Narodziny lori zdarzyły się w krakowskim zoo już po raz trzeci. To wielka radość dla pracowników ogrodu, gdyż to zwierzątka zagrożone wyginięciem.
- Lori mały w naturze zamieszkuje deszczowe lasy Wietnamu, Laosu, Chin i Kambodży - mówi Dorota Maszczyk z krakowskiego zoo. - Poruszają się bardzo wolno, jakby zastanawiając się nad każdym krokiem. Żyją w koronach drzew, jedzą owady, pisklęta i owoce - dodaje.

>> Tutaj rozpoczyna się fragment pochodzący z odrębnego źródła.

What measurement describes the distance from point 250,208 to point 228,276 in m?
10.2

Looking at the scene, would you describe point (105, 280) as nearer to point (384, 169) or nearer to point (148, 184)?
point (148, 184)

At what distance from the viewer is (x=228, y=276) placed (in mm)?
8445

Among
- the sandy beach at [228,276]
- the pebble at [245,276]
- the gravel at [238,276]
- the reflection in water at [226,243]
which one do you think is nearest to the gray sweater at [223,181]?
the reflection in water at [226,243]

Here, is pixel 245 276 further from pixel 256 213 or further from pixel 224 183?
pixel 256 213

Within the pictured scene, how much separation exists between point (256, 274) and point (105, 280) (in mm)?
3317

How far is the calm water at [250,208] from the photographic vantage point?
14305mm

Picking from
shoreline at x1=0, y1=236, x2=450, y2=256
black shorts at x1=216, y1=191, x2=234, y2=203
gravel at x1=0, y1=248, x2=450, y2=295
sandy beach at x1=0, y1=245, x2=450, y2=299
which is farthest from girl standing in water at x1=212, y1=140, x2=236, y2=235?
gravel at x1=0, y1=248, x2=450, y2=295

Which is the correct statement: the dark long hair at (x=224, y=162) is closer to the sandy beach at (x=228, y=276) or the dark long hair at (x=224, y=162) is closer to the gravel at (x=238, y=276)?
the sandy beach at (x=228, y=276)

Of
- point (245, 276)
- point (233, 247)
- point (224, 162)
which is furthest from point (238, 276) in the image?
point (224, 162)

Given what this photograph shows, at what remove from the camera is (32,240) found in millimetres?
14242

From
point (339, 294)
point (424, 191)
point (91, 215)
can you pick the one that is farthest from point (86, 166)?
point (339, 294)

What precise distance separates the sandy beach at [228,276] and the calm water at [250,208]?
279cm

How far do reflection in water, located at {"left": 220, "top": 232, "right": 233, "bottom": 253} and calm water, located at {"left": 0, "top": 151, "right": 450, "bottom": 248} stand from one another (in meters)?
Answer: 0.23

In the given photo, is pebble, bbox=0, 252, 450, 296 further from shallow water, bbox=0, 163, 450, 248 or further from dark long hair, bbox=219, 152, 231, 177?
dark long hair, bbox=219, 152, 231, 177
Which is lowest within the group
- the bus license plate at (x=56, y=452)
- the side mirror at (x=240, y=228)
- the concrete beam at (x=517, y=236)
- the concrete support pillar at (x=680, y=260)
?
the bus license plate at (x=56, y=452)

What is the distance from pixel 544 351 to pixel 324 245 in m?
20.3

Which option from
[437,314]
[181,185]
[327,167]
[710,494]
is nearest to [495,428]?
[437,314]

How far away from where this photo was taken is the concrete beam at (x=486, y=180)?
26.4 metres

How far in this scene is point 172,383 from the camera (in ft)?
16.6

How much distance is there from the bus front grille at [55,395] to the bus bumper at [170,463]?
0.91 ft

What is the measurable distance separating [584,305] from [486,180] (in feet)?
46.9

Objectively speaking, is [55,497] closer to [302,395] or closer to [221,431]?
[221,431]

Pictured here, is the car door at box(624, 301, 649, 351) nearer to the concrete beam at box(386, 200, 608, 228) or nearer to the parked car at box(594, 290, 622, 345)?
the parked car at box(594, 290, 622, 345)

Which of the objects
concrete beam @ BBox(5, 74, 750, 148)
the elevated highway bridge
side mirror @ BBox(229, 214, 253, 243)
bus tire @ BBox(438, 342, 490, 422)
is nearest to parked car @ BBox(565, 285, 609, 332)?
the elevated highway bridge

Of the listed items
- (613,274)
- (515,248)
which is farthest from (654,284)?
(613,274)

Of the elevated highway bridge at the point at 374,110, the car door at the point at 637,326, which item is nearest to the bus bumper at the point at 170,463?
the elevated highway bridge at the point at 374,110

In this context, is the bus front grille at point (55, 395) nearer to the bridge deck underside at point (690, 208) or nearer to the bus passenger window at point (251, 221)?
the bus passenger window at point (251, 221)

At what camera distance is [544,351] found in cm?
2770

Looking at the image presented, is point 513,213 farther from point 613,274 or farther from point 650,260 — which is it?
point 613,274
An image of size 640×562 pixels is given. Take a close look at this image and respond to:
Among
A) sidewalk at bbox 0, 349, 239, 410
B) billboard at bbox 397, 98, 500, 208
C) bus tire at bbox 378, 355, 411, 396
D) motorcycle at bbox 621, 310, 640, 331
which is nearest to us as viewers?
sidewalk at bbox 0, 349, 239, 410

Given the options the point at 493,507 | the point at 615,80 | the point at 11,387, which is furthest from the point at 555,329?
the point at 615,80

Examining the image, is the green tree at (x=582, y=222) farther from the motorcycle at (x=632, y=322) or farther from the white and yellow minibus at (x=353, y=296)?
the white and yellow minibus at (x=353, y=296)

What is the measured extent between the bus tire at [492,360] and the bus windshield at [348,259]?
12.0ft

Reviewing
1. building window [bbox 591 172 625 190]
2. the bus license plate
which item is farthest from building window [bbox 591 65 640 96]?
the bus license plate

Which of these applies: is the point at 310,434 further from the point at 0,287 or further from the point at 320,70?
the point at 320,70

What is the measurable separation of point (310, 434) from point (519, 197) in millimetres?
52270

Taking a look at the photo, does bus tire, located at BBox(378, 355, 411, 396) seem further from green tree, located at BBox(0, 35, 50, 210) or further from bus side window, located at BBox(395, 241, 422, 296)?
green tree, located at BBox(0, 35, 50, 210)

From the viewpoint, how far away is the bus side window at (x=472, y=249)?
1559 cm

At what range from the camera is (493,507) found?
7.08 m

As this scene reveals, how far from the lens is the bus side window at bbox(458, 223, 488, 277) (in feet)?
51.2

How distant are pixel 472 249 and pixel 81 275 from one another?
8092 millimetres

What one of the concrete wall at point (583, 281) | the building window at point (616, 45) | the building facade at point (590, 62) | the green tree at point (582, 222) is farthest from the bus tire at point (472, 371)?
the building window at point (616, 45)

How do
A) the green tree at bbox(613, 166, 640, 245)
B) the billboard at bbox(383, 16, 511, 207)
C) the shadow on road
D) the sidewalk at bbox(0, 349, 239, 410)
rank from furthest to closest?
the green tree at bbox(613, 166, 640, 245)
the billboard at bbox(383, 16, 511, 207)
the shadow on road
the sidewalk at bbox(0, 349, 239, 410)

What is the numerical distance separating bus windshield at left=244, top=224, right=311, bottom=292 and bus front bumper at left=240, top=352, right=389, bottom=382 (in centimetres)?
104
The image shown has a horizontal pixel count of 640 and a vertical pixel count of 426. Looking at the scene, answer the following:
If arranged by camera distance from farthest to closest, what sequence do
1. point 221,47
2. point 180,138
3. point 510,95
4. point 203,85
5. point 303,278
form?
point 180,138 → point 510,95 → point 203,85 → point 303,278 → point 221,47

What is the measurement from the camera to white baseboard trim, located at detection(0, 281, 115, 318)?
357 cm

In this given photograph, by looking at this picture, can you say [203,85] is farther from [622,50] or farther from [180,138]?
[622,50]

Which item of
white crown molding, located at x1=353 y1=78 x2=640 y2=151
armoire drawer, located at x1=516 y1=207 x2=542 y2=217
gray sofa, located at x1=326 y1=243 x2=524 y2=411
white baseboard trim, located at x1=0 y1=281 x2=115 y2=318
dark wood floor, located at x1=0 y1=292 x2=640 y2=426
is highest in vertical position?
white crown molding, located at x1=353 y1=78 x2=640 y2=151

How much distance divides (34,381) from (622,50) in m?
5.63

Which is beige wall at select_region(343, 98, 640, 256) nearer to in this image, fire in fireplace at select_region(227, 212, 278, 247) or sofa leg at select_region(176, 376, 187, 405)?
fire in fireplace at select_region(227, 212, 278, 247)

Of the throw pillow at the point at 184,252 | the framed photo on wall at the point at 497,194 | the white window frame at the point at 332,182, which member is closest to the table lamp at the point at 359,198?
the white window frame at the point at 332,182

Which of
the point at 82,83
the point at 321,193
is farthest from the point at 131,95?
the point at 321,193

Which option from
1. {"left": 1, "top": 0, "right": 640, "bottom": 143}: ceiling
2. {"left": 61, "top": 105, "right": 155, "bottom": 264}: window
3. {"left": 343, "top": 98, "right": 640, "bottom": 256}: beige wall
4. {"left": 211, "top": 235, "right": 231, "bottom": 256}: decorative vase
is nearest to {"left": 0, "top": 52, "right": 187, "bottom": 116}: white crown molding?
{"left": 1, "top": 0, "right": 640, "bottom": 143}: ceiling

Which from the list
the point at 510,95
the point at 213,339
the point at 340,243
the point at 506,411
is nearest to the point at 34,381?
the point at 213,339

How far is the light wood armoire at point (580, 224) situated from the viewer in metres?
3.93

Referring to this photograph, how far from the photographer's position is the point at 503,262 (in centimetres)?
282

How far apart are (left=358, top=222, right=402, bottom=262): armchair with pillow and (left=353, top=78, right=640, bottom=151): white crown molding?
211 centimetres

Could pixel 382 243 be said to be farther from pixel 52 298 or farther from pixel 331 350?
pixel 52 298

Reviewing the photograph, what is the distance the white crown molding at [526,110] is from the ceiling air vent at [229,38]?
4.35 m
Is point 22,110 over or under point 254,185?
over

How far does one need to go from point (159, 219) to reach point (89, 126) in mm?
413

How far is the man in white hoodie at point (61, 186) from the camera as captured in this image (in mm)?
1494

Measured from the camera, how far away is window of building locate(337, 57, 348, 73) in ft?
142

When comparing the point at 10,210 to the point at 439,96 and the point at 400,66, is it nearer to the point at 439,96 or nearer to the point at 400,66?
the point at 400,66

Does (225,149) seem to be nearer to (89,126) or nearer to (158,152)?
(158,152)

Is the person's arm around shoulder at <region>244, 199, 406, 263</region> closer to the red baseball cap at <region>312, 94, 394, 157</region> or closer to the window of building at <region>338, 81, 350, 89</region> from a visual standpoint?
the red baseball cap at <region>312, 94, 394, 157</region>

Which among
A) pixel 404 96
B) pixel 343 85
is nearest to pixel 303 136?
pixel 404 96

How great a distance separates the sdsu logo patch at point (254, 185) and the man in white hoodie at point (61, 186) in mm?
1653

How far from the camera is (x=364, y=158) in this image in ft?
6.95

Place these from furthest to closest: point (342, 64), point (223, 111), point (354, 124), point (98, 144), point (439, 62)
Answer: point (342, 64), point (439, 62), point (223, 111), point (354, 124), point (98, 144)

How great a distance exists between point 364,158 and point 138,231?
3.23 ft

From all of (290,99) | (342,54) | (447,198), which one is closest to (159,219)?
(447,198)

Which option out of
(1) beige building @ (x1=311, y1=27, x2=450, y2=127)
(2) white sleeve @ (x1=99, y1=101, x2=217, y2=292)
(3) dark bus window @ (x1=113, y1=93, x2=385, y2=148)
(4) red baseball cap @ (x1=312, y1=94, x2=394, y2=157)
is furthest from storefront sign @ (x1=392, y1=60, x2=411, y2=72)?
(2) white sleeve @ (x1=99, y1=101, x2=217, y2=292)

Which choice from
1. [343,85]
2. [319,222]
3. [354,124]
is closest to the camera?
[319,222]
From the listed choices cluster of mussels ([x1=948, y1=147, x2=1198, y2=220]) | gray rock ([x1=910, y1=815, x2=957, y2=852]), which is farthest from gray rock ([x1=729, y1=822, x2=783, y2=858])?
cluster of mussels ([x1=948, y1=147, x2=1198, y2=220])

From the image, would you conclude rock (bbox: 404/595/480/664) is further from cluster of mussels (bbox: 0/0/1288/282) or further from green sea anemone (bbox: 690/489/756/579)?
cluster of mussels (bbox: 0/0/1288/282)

Jak zdradzają pracownicy zoo, ze względu na długą, sześciomiesięczną ciążę, młode rodzą się dobrze rozwinięte i wyglądają jak miniaturki rodziców. Są porośnięte rzadkim futerkiem, mają wielkie otwarte oczy i są dość sprawne ruchowo.
Tuż po urodzeniu dzień spędzają wtulone w matczyną sierść, nocą - poza porami karmienia - przemieszczają się po cienkich gałązkach samodzielnie lub podróżują pod brzuchem matki.
Krakowskie maluchy z dnia na dzień stają się coraz bardziej samodzielne i ciekawe świata. Warto dodać, że w opiece nad nimi pomaga rodzicom starsza siostra tegorocznych bliźniaków - urodzona w zeszłym roku samiczka.
Niestety, te sympatyczne małpiatki w naturze masowo padają ofiarami kłusowników. Ci sprzedają je na bazarach lub zabijają.